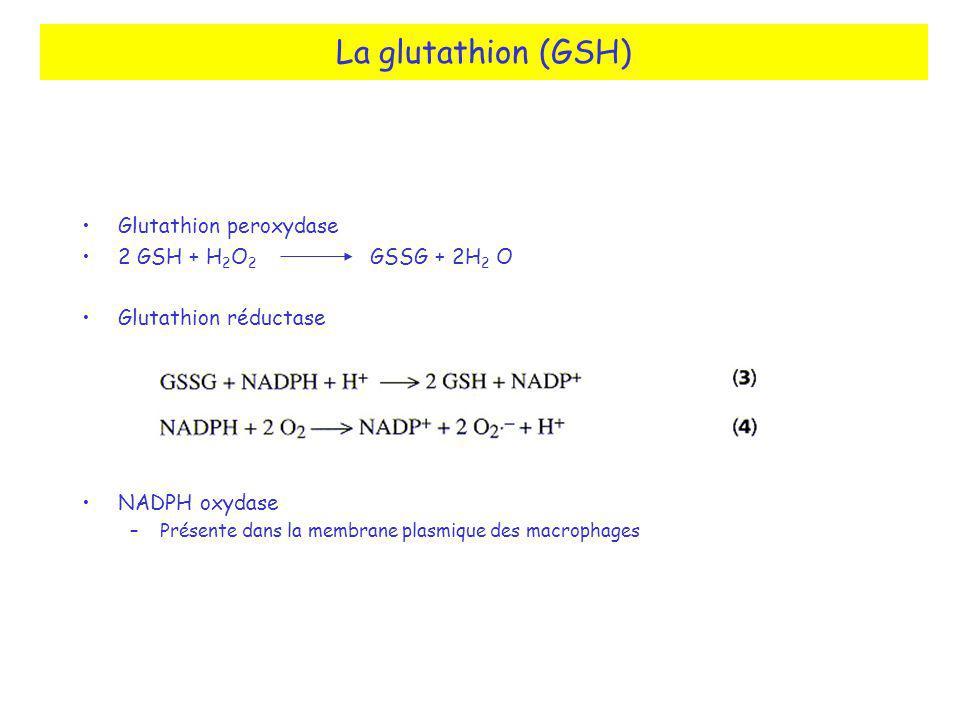 Glutathion peroxydase 2 GSH + H 2 O 2 GSSG + 2H 2 O Glutathion réductase NADPH oxydase –Présente dans la membrane plasmique des macrophages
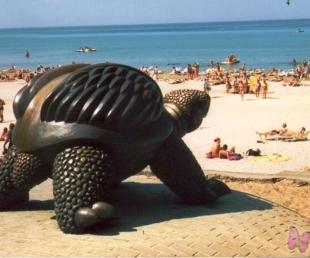 Jūrmalas bruņurupucis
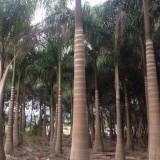 大王椰子,杆高5米,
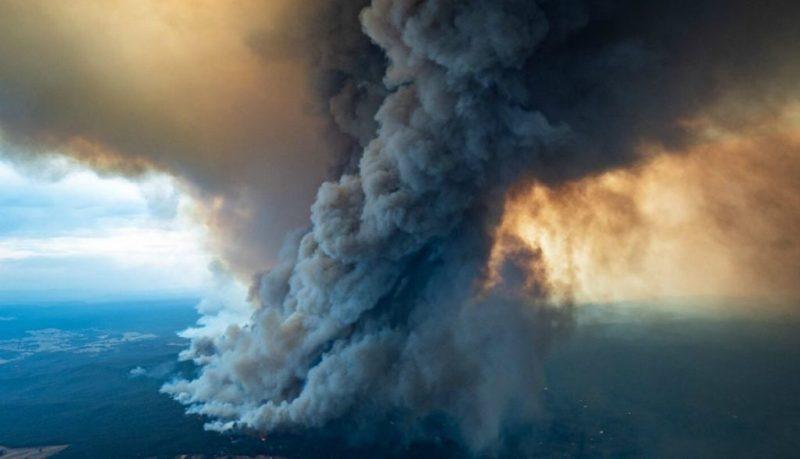 8 asociaciones a las que puedes donar para ayudar a Australia - incendios-australia-3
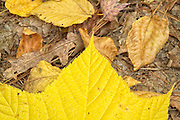 Striped Maple ( Acer pensylvanicum ) leafs from the state of New Hampshire, USA, Which is located in New England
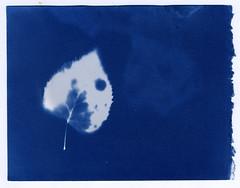 Earth Day (R. Drozda) Tags: fairbanks alaska photogram cyanotype bleachedbirchleaf betulapapyrifera sunprint solarenergy earth blue drozda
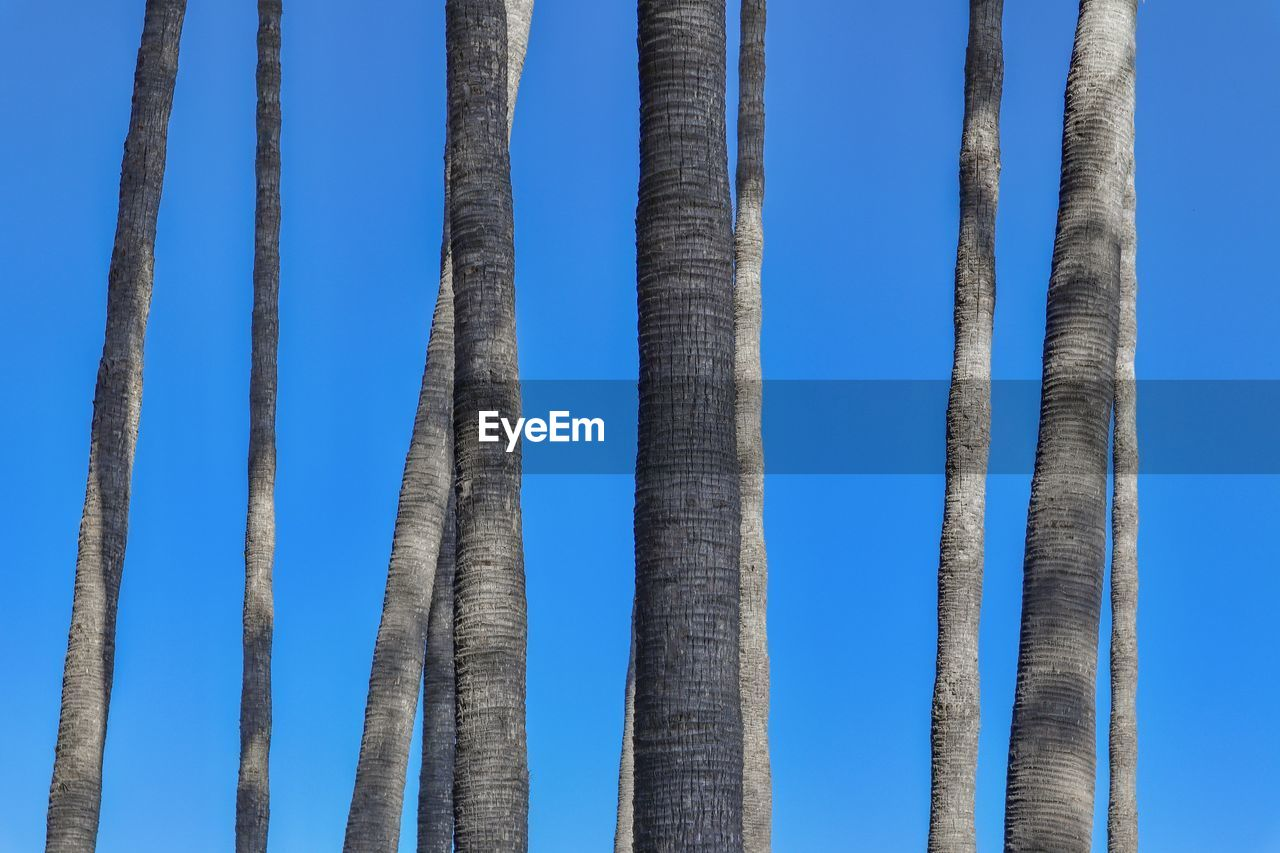 sky, blue, day, low angle view, no people, nature, clear sky, architecture, built structure, outdoors, pattern, sunlight, tall - high, side by side, metal, tranquility, in a row, trunk, land, tree trunk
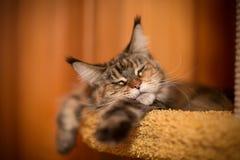 Γάτα ύπνου του Μαίην coon Στοκ εικόνες με δικαίωμα ελεύθερης χρήσης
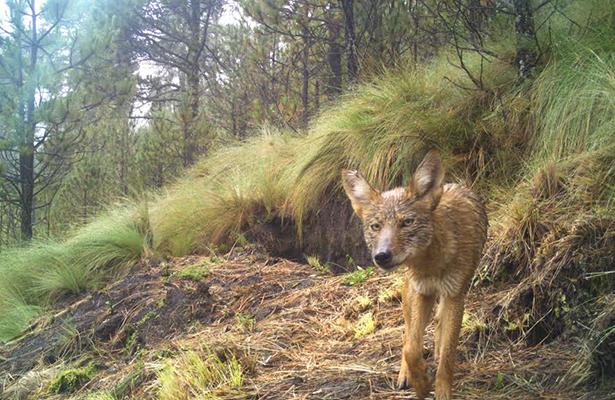 El Pico de Orizaba está sano  y la fauna regresa: Conanp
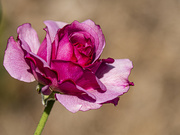 3rd Jan 2020 - bloomin marvellous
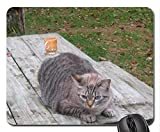 (Cats Mouse Pad),Cool cat Mouse Pad, Mousepad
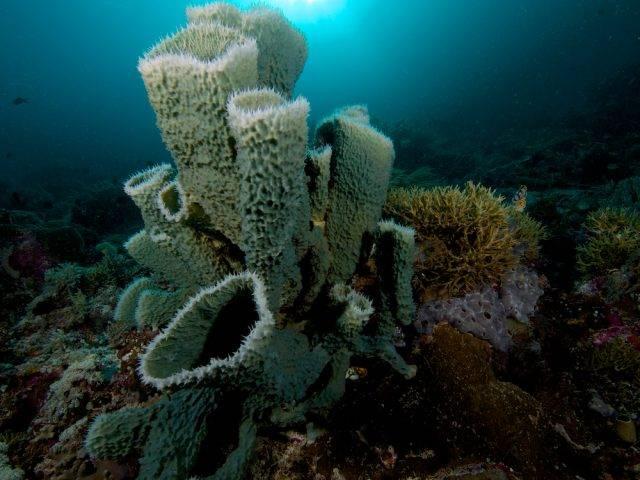 Gąbki (Porifera)
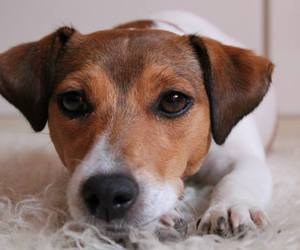 dog, jack russell terrier, and mika image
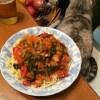おもてなし - 久しぶりに会う甥の手料理はスパゲッティ。ルーは肉を使わずあっさり味のボク向きに。絶品。レンコンのスライスフライは酒のつまみに。これまた美味。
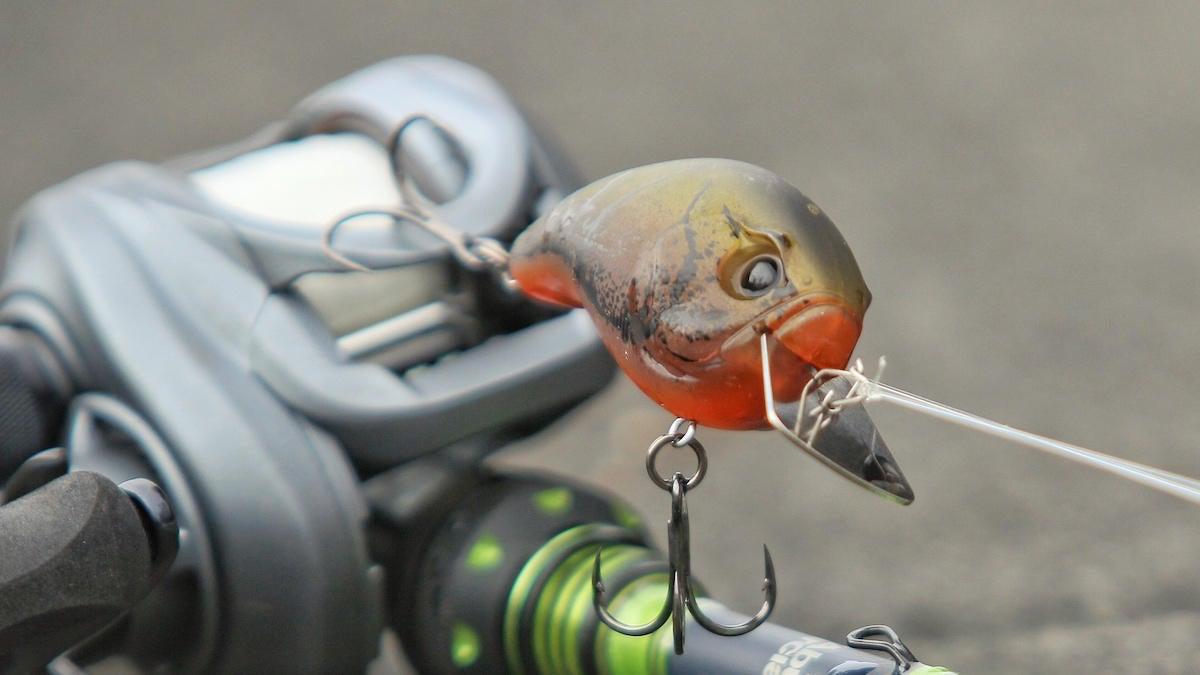 13-fishing-jabber-jaw-crankbait-review-1.jpg
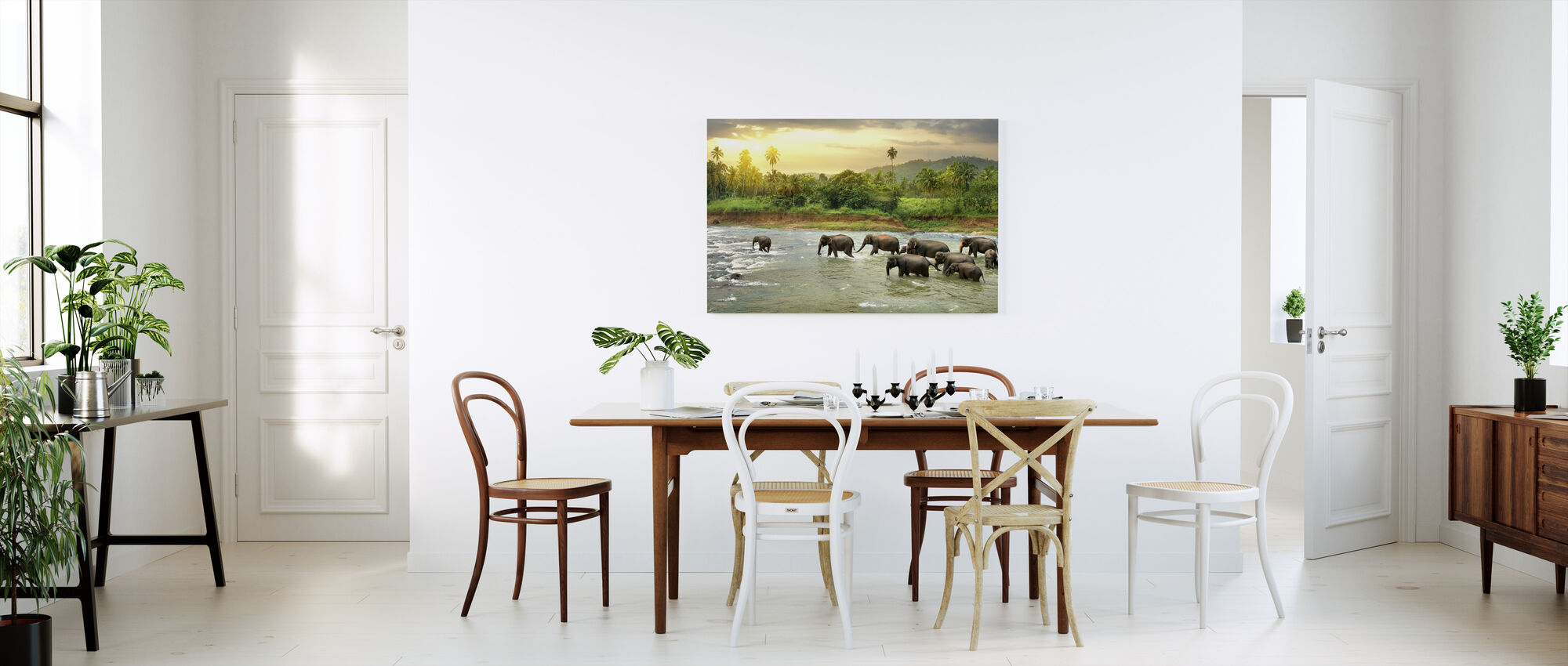 Wading Olifant kudde - Canvas print - Keuken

▶ Exercise
Repeat verbatim the lines between the start of the data and the line containing "13-fishing-jabber-jaw-crankbait-review-1.jpg", both ends included, omitting all pictures.

▶ Answer to the exercise
 Glutathion peroxydase 2 GSH + H 2 O 2 GSSG + 2H 2 O Glutathion réductase NADPH oxydase –Présente dans la membrane plasmique des macrophages
 Jūrmalas bruņurupucis
 大王椰子,杆高5米,
 8 asociaciones a las que puedes donar para ayudar a Australia - incendios-australia-3
 Striped Maple ( Acer pensylvanicum ) leafs from the state of New Hampshire, USA, Which is located in New England
 Earth Day (R. Drozda) Tags: fairbanks alaska photogram cyanotype bleachedbirchleaf betulapapyrifera sunprint solarenergy earth blue drozda
 sky, blue, day, low angle view, no people, nature, clear sky, architecture, built structure, outdoors, pattern, sunlight, tall - high, side by side, metal, tranquility, in a row, trunk, land, tree trunk
 Γάτα ύπνου του Μαίην coon Στοκ εικόνες με δικαίωμα ελεύθερης χρήσης
 El Pico de Orizaba está sano  y la fauna regresa: Conanp
 3rd Jan 2020 - bloomin marvellous
 (Cats Mouse Pad),Cool cat Mouse Pad, Mousepad
 Gąbki (Porifera)
 dog, jack russell terrier, and mika image
おもてなし - 久しぶりに会う甥の手料理はスパゲッティ。ルーは肉を使わずあっさり味のボク向きに。絶品。レンコンのスライスフライは酒のつまみに。これまた美味。
 13-fishing-jabber-jaw-crankbait-review-1.jpg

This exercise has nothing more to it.